Transcription of the pap pilin (papA) gene in Escherichia coli is subject to control by a heritable phase variation mechanism in which alternation between transcriptionally active (phase on) and inactive (phase off) states occurs. Our results suggest that phase switching occurs without DNA rearrangement of pap DNA sequences, distinguishing this system from those described for E. coli type 1 pili and Salmonella flagellar phase variation. Analysis of the regulatory region upstream of papA in DNAs isolated from phase off and phase on cell populations showed that two deoxyadenosine methylase (Dam) sites, GATC1028 and GATC1130, were present.
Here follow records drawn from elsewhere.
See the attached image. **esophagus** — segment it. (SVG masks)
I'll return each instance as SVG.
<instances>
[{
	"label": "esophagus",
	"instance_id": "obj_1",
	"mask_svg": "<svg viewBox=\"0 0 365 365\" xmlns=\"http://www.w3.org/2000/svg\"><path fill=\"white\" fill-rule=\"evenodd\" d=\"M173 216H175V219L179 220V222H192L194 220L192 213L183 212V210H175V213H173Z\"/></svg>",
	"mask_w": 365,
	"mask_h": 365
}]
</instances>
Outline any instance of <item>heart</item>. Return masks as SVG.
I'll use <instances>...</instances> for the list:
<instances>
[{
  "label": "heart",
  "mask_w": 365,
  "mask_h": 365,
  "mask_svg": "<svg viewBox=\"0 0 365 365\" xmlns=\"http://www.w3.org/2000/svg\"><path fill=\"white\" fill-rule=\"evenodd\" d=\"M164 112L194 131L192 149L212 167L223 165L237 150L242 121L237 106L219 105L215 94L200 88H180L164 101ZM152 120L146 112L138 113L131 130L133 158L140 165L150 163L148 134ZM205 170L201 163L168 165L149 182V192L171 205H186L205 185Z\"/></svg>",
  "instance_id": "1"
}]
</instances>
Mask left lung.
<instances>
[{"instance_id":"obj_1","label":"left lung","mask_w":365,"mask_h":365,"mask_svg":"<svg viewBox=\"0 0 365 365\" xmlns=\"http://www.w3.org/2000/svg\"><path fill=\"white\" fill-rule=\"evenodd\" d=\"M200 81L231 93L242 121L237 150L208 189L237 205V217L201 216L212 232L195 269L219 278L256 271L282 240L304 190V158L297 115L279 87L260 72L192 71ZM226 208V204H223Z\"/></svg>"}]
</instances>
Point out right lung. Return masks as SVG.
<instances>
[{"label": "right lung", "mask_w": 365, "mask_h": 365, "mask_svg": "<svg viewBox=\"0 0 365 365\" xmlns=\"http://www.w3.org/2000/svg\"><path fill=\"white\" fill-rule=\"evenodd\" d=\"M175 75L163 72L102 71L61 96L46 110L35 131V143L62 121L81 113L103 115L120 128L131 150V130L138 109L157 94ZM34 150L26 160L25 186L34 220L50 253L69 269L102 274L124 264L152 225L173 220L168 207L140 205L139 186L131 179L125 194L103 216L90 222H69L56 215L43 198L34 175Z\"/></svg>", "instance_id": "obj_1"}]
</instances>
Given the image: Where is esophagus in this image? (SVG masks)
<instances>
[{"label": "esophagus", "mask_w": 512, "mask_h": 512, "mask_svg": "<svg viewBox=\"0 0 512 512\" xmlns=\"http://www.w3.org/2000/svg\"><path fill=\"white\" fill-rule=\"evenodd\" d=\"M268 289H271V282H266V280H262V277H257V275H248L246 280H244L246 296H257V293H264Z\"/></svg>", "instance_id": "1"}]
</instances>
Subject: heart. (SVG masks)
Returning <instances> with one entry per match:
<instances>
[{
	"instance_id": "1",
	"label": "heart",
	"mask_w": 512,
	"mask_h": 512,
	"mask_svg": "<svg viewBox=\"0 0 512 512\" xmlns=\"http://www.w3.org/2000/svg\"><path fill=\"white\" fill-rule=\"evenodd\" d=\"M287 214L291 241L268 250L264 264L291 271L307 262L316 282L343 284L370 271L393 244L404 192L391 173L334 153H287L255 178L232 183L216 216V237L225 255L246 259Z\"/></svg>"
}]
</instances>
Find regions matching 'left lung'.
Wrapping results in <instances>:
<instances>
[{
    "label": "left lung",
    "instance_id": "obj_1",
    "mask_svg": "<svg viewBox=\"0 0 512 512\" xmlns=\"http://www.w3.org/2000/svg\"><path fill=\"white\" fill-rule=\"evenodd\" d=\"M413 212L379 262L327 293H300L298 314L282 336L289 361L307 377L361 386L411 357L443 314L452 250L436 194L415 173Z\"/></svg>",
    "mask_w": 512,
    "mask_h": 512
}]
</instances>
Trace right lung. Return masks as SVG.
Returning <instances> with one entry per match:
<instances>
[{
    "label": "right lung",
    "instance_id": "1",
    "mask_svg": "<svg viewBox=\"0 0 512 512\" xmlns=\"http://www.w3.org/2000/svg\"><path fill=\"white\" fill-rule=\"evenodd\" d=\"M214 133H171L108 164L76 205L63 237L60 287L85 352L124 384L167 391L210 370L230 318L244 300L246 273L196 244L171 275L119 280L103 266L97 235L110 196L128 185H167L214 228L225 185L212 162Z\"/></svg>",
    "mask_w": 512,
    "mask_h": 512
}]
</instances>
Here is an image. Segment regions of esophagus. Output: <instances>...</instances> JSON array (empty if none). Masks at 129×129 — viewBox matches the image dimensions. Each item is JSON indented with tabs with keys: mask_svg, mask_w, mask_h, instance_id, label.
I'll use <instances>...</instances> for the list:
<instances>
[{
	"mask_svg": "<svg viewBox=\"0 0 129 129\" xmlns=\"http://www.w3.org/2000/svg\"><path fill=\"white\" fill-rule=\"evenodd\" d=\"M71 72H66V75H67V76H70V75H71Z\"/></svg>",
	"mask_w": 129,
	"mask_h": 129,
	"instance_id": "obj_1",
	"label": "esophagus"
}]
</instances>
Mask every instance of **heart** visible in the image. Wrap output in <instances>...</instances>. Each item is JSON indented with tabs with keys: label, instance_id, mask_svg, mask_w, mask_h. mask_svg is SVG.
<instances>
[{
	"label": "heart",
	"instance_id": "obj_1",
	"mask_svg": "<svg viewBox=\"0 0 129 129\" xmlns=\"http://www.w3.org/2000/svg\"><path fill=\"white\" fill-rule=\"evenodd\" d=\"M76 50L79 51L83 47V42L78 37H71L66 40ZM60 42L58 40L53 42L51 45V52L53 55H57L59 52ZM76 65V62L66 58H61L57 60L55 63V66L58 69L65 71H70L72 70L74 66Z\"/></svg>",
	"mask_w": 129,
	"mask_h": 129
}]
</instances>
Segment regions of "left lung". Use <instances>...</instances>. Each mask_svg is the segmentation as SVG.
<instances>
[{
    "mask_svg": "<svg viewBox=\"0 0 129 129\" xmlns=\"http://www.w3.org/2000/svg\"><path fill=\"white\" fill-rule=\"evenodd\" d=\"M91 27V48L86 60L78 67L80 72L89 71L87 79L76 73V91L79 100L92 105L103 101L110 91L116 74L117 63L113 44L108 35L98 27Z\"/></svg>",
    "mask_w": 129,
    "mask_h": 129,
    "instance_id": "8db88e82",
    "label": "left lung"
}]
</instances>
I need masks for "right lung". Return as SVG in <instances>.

Southern blot analysis of MboI and DpnI restriction digests of DNAs showed that the GATC1028 site was unmethylated only in DNA isolated from phase on populations. Conversely, GATC1130 sites were unmethylated in DNA isolated from phase off populations. The presence of unmethylated GATC sites in E. coli is unusual and to our knowledge has not been previously reported. These results suggest that the methylation states of GATC1028 and GATC1130 may regulate pap transcription. Consistent with this hypothesis, Dam methylase levels affected the regulation of pap transcription; papA transcription was absent in dam‐ E. coli. Moreover, transition from the phase off to phase on state was not observed in E. coli expressing aberrantly high levels of Dam. A basic model is presented which outlines a possible mechanism by which alternation between phase off and phase on methylation states could occur.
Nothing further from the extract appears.